CHUCK HOT POCKETS ON LEMMY SEETHE FOR FREE FEED ON LEMMY FEED DILATE FANCY GERMAN CAR ON LEMMY I CAN’T I CAN’T AND SEETHE SEETHE COPE FEED FOR FREE SEETHE ON LEMMY SEED SEETHE SUCK HOT POCKETS CITY SLICKER ON LEMMY CHUCK GUCCI LOAFERS CLEAN IT UP JANNY SEED GUCCI LOAFERS FUCK SNEED FUCK SNEED CHUCK JANNIES SEED CITY SLICKER CLEAN IT UP CLEAN IT UP SNEED’S CITY SLICKER ON LEMMY AND SNEED ON LEMMY SNEED’S

@ThuleanPerspective@eviltoast.org · 4 months ago

I CAN’T JANNIES AND PARK AVENUE MANICURE CLEAN IT UP SUCK CITY SLICKER CHUCK’S FOR FREE DILATE GUCCI LOAFERS PARK AVENUE MANICURE CLEAN IT UP ON LEMMY FLOYD CITY SLICKER FUCK FLOYD FEED FOR FREE CHUCK ON LEMMY HOT POCKETS DILATE SNEED SUCK FEED SUCK GUCCI LOAFERS CHUCK ON LEMMY JANNY FOR FREE FANCY GERMAN CAR JANNY HOT POCKETS JANNY COPE FOR FREE CHUCK’S GUCCI LOAFERS DILATE JANNY FANCY GERMAN CAR CHUCK’S JANNIES FEED SNEED GUCCI LOAFERS JANNY

@BetaDoggo_@lemmy.world · 4 months ago

This article is grossly overstating the findings of the paper. It’s true that bad generated data hurts model performance, but that’s true of bad human data as well. The paper used opt125M as their generator model, a very small research model with fairly low quality and often incoherent outputs. The higher quality generated data which makes up a majority of the generated text online is far less of an issue. The use of generated data to improve output consistency is a common practice for both text and image models.

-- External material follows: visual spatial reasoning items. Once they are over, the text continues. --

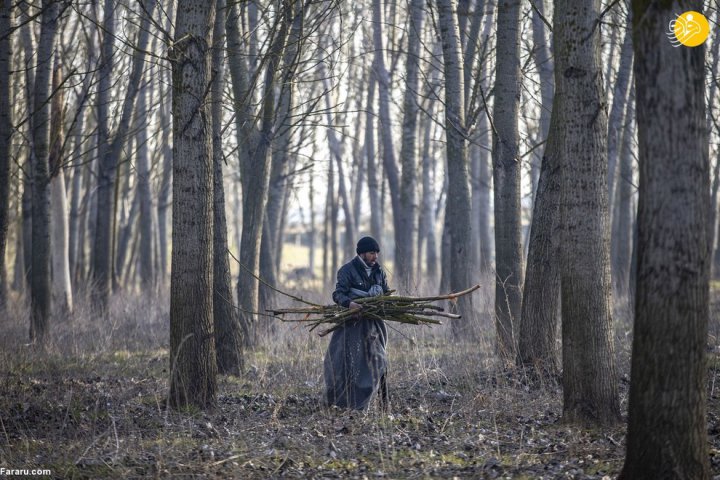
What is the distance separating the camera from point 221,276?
363 inches

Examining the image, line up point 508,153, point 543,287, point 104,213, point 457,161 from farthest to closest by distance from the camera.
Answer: point 104,213 < point 457,161 < point 508,153 < point 543,287

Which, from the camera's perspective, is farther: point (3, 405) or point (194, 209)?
point (3, 405)

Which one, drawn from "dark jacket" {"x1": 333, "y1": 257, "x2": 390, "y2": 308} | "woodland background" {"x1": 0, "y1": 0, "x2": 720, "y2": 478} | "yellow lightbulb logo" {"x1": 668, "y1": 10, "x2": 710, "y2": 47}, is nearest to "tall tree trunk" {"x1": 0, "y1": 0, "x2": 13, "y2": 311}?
"woodland background" {"x1": 0, "y1": 0, "x2": 720, "y2": 478}

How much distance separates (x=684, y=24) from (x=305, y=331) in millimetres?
8260

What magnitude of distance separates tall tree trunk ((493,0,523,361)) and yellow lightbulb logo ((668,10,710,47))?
5.33m

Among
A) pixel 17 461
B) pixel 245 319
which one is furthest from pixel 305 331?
pixel 17 461

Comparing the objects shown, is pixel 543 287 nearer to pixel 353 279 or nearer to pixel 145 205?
pixel 353 279

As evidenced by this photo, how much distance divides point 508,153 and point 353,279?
10.4 ft

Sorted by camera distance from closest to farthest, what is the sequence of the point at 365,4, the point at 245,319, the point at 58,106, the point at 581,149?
the point at 581,149
the point at 245,319
the point at 58,106
the point at 365,4

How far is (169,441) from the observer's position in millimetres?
6242

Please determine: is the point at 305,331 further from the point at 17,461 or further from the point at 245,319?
the point at 17,461

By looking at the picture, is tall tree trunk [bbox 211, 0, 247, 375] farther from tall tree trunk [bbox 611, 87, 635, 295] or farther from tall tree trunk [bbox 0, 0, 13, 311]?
tall tree trunk [bbox 611, 87, 635, 295]

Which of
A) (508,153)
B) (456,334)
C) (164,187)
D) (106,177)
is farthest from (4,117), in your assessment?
(164,187)

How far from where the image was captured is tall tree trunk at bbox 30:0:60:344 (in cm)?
1122
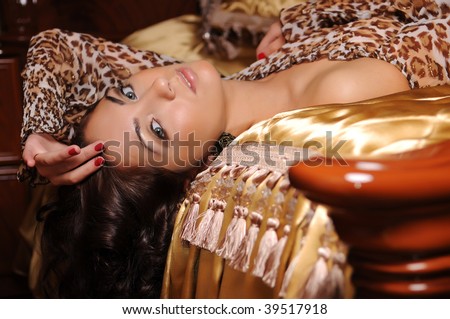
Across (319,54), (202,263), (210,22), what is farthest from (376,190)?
(210,22)

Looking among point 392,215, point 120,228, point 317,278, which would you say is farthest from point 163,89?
point 392,215

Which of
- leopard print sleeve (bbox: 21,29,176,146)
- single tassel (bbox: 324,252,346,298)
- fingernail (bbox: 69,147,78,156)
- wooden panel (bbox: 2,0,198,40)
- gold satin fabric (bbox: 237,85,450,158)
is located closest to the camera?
single tassel (bbox: 324,252,346,298)

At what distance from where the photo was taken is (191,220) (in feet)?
3.81

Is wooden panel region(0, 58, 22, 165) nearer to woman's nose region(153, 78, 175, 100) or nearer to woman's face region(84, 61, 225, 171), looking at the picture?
woman's face region(84, 61, 225, 171)

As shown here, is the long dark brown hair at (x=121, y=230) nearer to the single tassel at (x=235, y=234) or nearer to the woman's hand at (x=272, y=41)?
the single tassel at (x=235, y=234)

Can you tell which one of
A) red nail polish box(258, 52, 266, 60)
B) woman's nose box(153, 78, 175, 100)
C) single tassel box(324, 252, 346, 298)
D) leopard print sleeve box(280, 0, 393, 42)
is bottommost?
single tassel box(324, 252, 346, 298)

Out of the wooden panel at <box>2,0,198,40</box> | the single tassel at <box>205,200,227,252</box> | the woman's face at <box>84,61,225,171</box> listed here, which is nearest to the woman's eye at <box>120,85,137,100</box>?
the woman's face at <box>84,61,225,171</box>

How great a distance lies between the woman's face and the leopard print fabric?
37 cm

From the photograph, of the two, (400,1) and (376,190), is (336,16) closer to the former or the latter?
(400,1)

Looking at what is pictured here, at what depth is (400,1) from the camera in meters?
1.65

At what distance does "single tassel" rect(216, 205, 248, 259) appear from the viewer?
100 cm

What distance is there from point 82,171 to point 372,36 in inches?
35.4

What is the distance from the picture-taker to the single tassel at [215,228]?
3.51 feet

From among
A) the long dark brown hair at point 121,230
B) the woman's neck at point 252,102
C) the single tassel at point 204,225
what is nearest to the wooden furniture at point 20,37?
the long dark brown hair at point 121,230
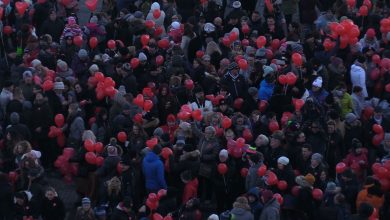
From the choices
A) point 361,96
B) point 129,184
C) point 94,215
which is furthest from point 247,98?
point 94,215

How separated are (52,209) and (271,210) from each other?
302 cm

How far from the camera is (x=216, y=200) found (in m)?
16.2

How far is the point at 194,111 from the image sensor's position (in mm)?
16781

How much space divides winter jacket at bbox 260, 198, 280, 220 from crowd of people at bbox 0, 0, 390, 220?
0.02 meters

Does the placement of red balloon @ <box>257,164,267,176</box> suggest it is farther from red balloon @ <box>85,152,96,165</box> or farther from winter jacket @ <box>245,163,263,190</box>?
red balloon @ <box>85,152,96,165</box>

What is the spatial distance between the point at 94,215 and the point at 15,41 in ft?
21.7

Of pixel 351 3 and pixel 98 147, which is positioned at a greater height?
pixel 351 3

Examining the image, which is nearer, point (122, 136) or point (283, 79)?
point (122, 136)

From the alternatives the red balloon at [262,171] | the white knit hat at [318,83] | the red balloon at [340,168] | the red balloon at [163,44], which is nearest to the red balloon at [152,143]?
the red balloon at [262,171]

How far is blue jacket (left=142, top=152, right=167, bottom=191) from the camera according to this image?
15.5 meters

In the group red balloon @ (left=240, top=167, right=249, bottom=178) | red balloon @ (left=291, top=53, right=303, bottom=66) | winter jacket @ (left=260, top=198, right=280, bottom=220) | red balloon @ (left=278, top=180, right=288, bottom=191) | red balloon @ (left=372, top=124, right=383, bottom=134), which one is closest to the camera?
winter jacket @ (left=260, top=198, right=280, bottom=220)

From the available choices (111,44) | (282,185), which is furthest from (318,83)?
(111,44)

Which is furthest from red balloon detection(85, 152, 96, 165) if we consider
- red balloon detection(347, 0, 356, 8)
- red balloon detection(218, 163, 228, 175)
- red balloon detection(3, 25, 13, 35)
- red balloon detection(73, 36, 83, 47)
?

@yokonzo@lemmy.world · edit-2 3 months ago

Tbh I think you’re making a lot of assumptions and ignoring the point of this paper. The small model was used to quickly show proof of generative degradation over itérations when the model was trained on its own output data. The use of opt125 was used precisely due to its small size so they could demonstrate this phenomenon in less iterations. The point still stands that this shows that data poisoning exists, and just because a Model is much bigger doesn’t make sense that it would be immune to this effect, just that it will take longer. I suspect that with companies continually scraping the web and sources for data, like reddit which this article mentions has struck a deal with Google to allow their models to train off of, this process will not in fact take too long as more and more of reddit posts become AI generated in itself.

I think it’s a fallacy to assume that a giant model is therefore “higher quality” and resistant to data poisoning

@Grimy@lemmy.world · 3 months ago

Is it being poisoned because the generated data is garbage or because the generated data is made by an AI?

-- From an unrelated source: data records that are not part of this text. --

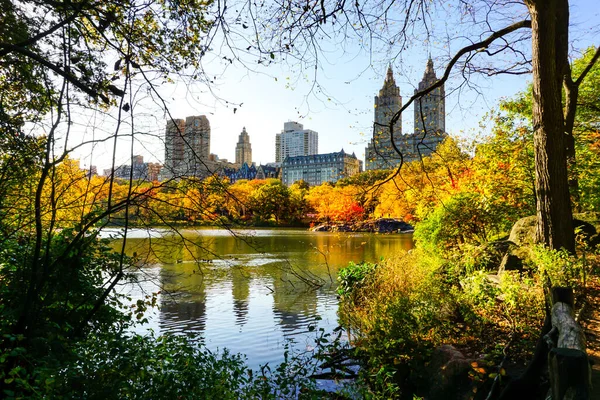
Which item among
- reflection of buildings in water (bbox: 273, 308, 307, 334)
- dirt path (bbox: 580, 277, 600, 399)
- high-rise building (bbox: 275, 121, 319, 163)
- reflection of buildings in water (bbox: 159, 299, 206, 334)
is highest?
high-rise building (bbox: 275, 121, 319, 163)

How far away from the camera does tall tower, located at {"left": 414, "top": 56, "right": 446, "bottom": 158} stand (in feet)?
21.1

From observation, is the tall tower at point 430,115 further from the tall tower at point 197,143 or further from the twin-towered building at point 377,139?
the tall tower at point 197,143

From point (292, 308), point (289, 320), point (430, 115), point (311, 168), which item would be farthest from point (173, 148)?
point (311, 168)

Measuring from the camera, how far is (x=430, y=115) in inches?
284

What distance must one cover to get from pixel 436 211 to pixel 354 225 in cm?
455

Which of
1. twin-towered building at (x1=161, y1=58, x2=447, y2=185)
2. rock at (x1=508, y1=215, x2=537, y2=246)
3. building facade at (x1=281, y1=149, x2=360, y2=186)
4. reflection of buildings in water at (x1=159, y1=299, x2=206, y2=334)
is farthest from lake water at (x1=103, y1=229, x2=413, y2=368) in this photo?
building facade at (x1=281, y1=149, x2=360, y2=186)

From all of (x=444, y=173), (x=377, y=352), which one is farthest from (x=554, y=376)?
(x=444, y=173)

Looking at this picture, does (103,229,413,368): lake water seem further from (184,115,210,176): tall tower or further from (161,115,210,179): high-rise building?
(184,115,210,176): tall tower

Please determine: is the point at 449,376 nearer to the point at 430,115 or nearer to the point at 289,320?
the point at 430,115

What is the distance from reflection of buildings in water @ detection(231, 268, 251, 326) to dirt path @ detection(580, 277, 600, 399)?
5.37m

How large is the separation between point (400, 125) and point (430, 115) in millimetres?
1023

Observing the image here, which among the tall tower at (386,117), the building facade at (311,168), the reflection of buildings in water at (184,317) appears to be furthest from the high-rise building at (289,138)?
the building facade at (311,168)

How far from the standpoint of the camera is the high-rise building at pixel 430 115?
643cm

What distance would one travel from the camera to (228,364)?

Using a small model let’s it be shown faster but also means the outputs are seriously terrible. It’s common to fine tune models on gpt4 outputs which directly goes against this.

And there is a correlation between size and performance. It’s not a rule per say and people are working hard on squeezing more and more out of small models, but it’s not a fallacy to assume bigger is better.

@Cyv_@lemmy.blahaj.zone · edit-2 3 months ago

I think it’s also worth keeping in mind that some people use AI to generate “real sounding” content for clicks, or for scams, rather than making actual decent content. I’d argue humans making shitty content is going to be on a much worse scale as AI helps automate it. The other thing is I worry AI can’t as easily tell human or AI made bullshit from decent content. I may know the top 2 google results are AI gen clickbait, but whatever is scraping content en masse may not bother to differentiate. So it might become an exponential issue.

@ThuleanPerspective@eviltoast.org · 4 months ago

removed by mod

@ThuleanPerspective@eviltoast.org · 4 months ago

removed by mod

@ThuleanPerspective@eviltoast.org · 4 months ago

removed by mod

ferret · 4 months ago

I am quite pleased the AI decided to take it to heart when I told it to kill itself

magic_lobster_party · 4 months ago

Well, it’s also killing the internet in the process. It’s like a tumor on the internet.

Lvxferre · 3 months ago

Nah. It’s degrading the internet, for sure; but not killing it. We got a similar event in September 1993 and the internet survived fine.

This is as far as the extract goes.